In spite of this, Microsoft said in January that it will be cutting 10,000 employees as the company prepares for slower revenue growth.

Alphabet, the parent of Google

Alphabet, Google's parent company, announced in January that it will lay off 12,000 employees.

The firm failed on earnings and sales in the fourth quarter but achieved a 1% year-on-year revenue increase for the December quarter.

On the results call, CFO Ruth Porat stated that Alphabet hired 3,455 individuals during the quarter, the majority of whom were in technical jobs.

She also told Trade Algo that the firm is significantly decreasing its recruiting rate to deliver profitable growth in the long run.

"We've experienced times of significant development over the last two years." "We hired for a different economic reality than the one we confront now to match and fuel that growth," stated CEO Sundar Pichai in a statement to employees.

Amazon

Amazon cut off over 18,000 employees in January and plans to lay off another 9,000 in the following weeks.

Despite exceeding experts' expectations in the fourth quarter of 2022, revenue was impressive.

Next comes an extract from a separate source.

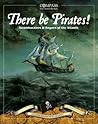 There Be Pirates! by Joann Hamilton-Barry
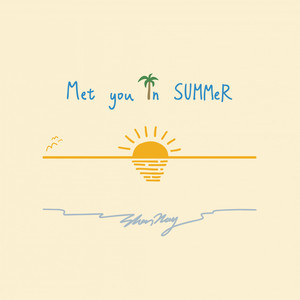 Met You In SUMMeR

Despite net sales increasing by 9% to $149.2 billion in the quarter, operating income fell to $2.7 billion from $3.5 billion a year ago.

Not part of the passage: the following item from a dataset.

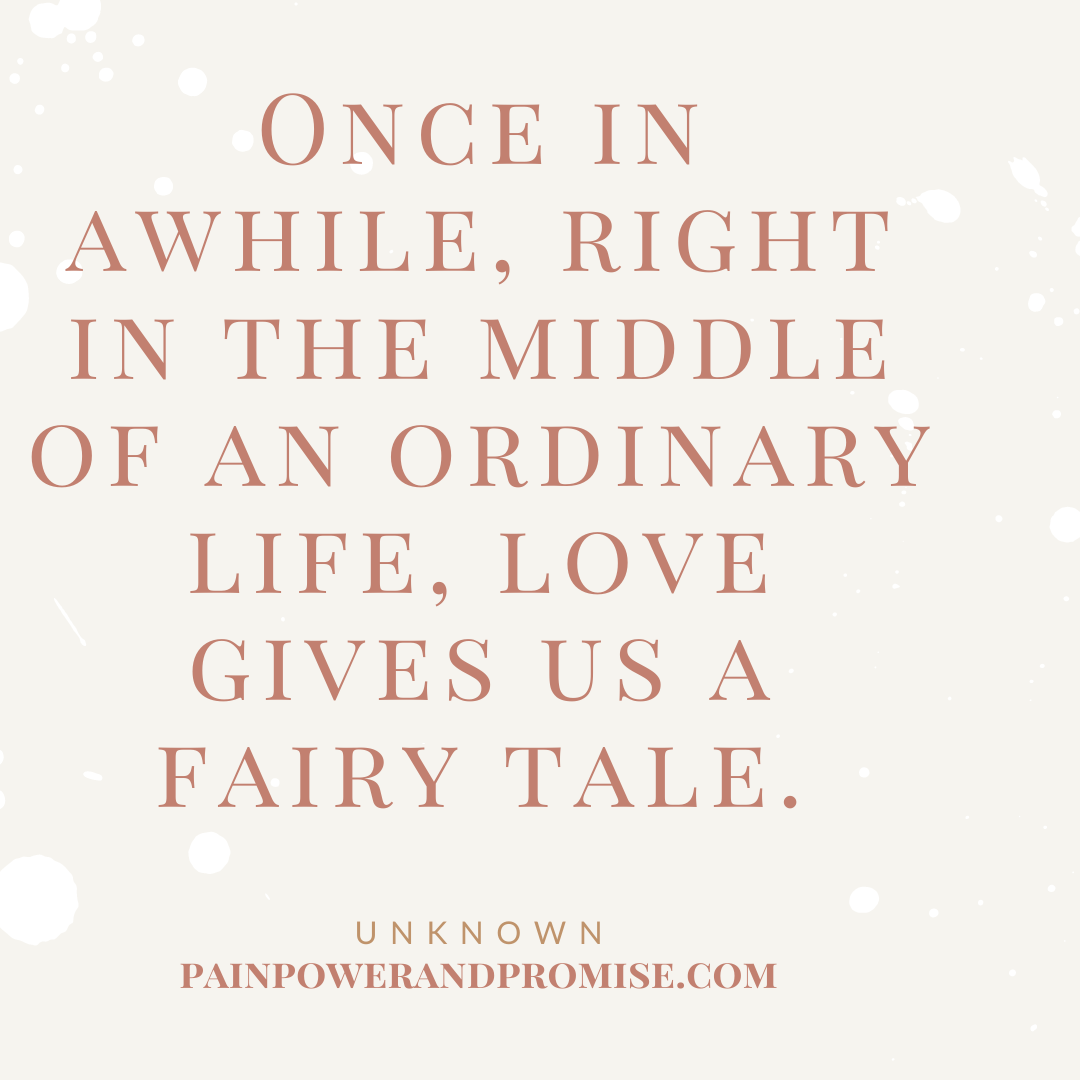 Inspirational Quote: Once in a while, right in the midst of an ordinary life, love gives us a fairy tale.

Overall, 2022 was Amazon's weakest year of growth since the company went public in 1997. The e-commerce behemoth warned of recessionary pressures and a drop in consumer spending.

SAP

SAP of Germany said it reached its full-year 2022 estimate across the board, with cloud revenue growing 24% year on year. The corporate software provider also reported a 2% increase in operating profit.

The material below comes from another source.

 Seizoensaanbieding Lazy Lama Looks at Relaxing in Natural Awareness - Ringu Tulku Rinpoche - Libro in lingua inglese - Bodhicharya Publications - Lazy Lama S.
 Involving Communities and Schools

Still, SAP said in January that it will be laying off up to 3,000 employees as the business's leadership strives to steer the company toward double-digit profit growth in 2023.

Sea Group

Sea Group, located in Singapore, recorded a net income of $422.8 million in the fourth quarter of 2022, the company's first quarterly profit since its inception in 2019.

According to media sources, the Indonesian subsidiary of Sea's e-commerce affiliate Shopee undertook a new wave of layoffs, impacting less than 500 full-time and contractual staff.

Last year, the corporation allegedly lost about 7,000 positions or roughly 10% of its staff.

Other Asian tech companies have not been spared.

Companies that have slashed personnel in the recent several months include Indonesia's GoTo Group, Singapore's Sea Group, Carousell, Foodpanda, and South Korea's Naver and Kakao.

Dell

Dell reported record revenue of $102.3 billion in the fiscal year 2023, which ended on February 3, up 1% from the previous year. Operational income increased by 24% year on year to $5.77 billion.

In February, the PC manufacturer revealed intentions to lay off 5% of its staff, or 6,650 people.

In a statement to staff, co-COO Jeff Clarke stated that the workforce decrease was done to "keep ahead of downturn implications."

While sales for the fiscal year 2023 increased, Dell's operating income fell 26% to $1.18 billion in the fourth quarter of the fiscal year 2023 as worldwide demand for PCs and laptops slowed.

Apple

So far, Apple has avoided widespread layoffs by hiring at a slower rate than Google, Amazon, Microsoft, and Others. Yet, the iPhone manufacturer is also seen tightening its belt. In March, the business reportedly postponed incentives for certain staff and halted recruiting. According to Bloomberg, Apple laid off contract workers in August.

The iPhone manufacturer fell short of revenue, profit, and sales targets for key business lines in the first quarter of the fiscal year 2023, which ended Dec. 31 last year.

CEO Tim Cook blamed it on a high currency, Chinese production difficulties, and macroeconomic challenges.